Why PEP8 is not enough to write Pythonic code

A lot of python programmers claim that if you can program in any language then you can program in python. And to be quite honest it's... true. Writing Python code that does its job is not hard. But writing elegant and readable python code is... also not that hard. Unfortunately, those two facts often lead to the situation when new team member that doesn't know python is asked to write code and when they ask an unavoidable question ("Do we have any coding standards") the answer is "Just read PEP8 and you will be fine - we are using it in our project with few modifications: [here is the list of those modifications - usually something about line length and camel case]".

Unfortunately, PEP8 is not enough to claim that your code is Pythonic. Here is the list of examples of things that most people coming from other languages (mostly Java and C/C++) do wrong when they try to write Python.

Function calls

Python is elegant. It was designed with readability and flexibility in mind. But people coming from other languages tend to use styles that made sense in those languages and try hard to write similar code in python. Here we have a function call that retrieves telemetry data from HyperDrives:

		
hd = get_telemetry(ip, 20, 10, False)
		
	

Can you easily say by just looking at this code what are those parameters mean? You can probably easily guess what the first one is. What about others? If you are reading code the only way to find out is to read a declaration of the function. If you are reviewing code like this and ask responsible developer you will probably get an answer like this: "You can check in IDE and it's OK because it's pep8 compliant!!!!111111oneonejeden". Of course, I can use IDE to check that. But it's always nice not to have to think about things like this and concentrate your mental powers on code that is really important.

Solution:
		
hyp_drv_data = get_telemetry(ip, jumps=20, errlvl=10, details=False)
		
	

Which one is more readable and elegant? Which one can be easily understood in a few months? Technically speaking both of those examples are PEP8 compliant.

Setters, getters

Your newest team member (formerly Java guy) was asked to write a simple class that describes RGBA color. He comes up with something like this:

		
class Color:
    def __init__(self, red=0.0, blue=0.0, green=0.0, alpha=0.0):
        self.red = red
        self.blue = blue
        self.green = green
        self.alpha = alpha

    def set_red(self, value):
        self.red = value

    def set_blue(self, value):
        self.blue = value

    def set_green(self, value):
        self.green = value

    def set_alpha(self, value):
        self.alpha = value

    def get_red(self):
        return self.red

    def get_blue(self):
        return self.blue

    def get_green(self):
        return self.green

    def get_alpha(self):
        return self.alpha

		
	

In many languages, it's very common to never expose fields from the class and only allow to access/modify those with setters/getters.
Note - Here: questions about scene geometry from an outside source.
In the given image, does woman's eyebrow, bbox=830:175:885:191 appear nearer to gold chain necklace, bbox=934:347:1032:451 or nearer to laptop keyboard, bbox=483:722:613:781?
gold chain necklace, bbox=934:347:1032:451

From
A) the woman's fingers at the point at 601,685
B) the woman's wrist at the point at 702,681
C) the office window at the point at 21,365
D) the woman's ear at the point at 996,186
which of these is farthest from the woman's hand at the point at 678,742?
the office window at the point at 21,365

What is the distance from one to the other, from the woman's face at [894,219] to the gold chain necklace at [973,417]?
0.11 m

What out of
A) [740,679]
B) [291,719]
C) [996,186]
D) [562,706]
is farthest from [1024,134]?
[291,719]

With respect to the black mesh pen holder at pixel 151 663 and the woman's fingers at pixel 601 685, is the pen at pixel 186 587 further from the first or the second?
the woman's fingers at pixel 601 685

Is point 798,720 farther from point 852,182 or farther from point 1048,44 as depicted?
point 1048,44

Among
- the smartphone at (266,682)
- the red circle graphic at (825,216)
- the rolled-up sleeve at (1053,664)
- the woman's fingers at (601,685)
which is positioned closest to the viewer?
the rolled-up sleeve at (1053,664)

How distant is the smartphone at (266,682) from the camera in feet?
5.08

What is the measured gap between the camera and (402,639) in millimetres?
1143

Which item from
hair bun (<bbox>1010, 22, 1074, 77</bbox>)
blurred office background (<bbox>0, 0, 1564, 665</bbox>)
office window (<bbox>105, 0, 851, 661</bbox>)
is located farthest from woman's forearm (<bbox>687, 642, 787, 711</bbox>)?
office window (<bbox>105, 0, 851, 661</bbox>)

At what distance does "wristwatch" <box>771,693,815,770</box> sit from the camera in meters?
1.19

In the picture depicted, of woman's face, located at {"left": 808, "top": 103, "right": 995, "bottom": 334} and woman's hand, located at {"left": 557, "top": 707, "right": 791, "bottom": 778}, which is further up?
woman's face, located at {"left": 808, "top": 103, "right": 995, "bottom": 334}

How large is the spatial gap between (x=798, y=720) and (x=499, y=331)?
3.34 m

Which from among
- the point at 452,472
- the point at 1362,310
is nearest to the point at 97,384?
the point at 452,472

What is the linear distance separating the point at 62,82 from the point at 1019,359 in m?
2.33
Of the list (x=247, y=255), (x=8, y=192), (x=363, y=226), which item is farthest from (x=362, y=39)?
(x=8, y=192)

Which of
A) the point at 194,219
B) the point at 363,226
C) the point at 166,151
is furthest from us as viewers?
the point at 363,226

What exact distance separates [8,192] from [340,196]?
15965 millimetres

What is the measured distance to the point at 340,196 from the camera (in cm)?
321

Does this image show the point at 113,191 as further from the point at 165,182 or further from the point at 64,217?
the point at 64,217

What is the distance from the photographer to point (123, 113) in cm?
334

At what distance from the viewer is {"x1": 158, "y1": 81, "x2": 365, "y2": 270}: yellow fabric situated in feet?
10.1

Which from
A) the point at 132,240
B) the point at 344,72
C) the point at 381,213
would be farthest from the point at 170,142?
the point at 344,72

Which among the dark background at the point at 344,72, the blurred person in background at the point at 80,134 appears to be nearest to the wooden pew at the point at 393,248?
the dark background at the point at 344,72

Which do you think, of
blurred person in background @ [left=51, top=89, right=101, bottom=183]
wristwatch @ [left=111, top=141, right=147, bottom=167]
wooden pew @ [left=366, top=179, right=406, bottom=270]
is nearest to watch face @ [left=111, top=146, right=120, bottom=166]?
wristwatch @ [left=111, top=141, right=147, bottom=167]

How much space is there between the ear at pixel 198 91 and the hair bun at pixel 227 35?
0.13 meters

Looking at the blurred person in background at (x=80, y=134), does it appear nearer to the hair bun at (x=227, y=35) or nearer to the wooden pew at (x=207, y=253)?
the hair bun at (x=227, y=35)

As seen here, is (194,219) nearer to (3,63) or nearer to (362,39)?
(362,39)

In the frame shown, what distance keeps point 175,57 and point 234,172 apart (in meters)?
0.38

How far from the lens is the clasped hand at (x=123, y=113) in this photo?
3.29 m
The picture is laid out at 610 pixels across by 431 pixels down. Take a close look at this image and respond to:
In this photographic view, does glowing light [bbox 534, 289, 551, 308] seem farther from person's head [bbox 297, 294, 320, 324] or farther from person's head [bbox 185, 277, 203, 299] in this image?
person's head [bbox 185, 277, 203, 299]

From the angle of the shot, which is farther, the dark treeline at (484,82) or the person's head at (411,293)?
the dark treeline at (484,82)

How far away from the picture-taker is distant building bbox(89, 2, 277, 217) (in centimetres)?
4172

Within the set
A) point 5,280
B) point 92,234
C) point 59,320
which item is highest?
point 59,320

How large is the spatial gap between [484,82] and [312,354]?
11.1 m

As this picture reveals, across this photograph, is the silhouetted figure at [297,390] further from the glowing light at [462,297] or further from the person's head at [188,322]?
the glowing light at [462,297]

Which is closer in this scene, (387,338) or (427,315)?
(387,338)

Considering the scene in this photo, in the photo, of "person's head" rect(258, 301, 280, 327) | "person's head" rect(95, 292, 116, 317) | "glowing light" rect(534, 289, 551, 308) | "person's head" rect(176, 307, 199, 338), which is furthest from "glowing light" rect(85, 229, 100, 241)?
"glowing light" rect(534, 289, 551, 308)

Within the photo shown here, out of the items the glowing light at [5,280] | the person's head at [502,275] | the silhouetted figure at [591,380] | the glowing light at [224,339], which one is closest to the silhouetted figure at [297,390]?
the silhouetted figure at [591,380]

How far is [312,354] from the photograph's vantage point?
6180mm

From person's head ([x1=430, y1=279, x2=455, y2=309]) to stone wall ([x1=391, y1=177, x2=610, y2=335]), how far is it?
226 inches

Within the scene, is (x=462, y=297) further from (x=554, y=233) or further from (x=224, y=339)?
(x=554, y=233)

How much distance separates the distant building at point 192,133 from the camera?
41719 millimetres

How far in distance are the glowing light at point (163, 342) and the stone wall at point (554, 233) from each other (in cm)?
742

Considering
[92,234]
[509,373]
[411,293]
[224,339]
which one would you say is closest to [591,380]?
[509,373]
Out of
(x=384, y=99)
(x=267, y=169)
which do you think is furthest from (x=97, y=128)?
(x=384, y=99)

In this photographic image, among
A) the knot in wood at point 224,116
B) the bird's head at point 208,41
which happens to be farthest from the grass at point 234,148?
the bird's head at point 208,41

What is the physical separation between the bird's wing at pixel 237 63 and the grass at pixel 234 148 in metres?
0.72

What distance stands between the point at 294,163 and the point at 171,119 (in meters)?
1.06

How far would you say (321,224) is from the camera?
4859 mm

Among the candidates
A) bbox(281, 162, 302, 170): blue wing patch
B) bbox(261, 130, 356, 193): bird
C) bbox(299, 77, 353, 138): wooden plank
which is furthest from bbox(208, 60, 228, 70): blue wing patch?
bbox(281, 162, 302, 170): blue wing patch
It makes sense. If someone uses it directly and later on you want to add some sanitization when setting it, your only path to do that is by hiding the field and creating setter/getter. The unwanted side effect is that you break code using your class. It's not that bad if it's your code - you can fix it easily. Problems start when you have some client using your code or other departments at your company. They might be not that understanding with your changes. Try to do something like this with guys writing code that prepares data to be sent with ultra-violet beam to Empire's Flotillas in another galaxy system. Those guys have no chill.

Because of those issues, people coming from other languages tend to create setters/getters every time they want to expose some field. Even if it's not needed now, it can save a lot of troubles in the future.

It's a little bit different in Python:
  1. There is no such thing as "private" field - we are adults here and we should know what we are doing. __ and _ are just conventions and don't prevent anyone from using them if they really want
  2. It's a dynamic language so if you add __ or _ + setter/getter, it might break some code. But without compilation, it's not that easy to detect those type of issues. Especially if your code is used in different project and you cannot easily change things over there.

Writing those necessary setters and getters for "later" (that might never come) is useless and not very elegant. Is there a python solution to our problem? Yes, there it is!

You should start with just this:
		
class Color:
    def __init__(self, red=0.0, blue=0.0, green=0.0, alpha=0.0):
        self.red = red
        self.blue = blue
        self.green = green
        self.alpha = alpha
		
	

And use it like this:

		
model_color = Color()
model_color.red = 1.0

print(model_color.red)
		
	

Now some of you might start asking: "But you just talked about how hard it will be to find every place that those fields were used like this after you realize that there are some edge cases and you need to do something before setting/reading that field?" The answer is very simple - if the time comes that you need to add some logic, you will add it and it will be still exposed as a field and not function.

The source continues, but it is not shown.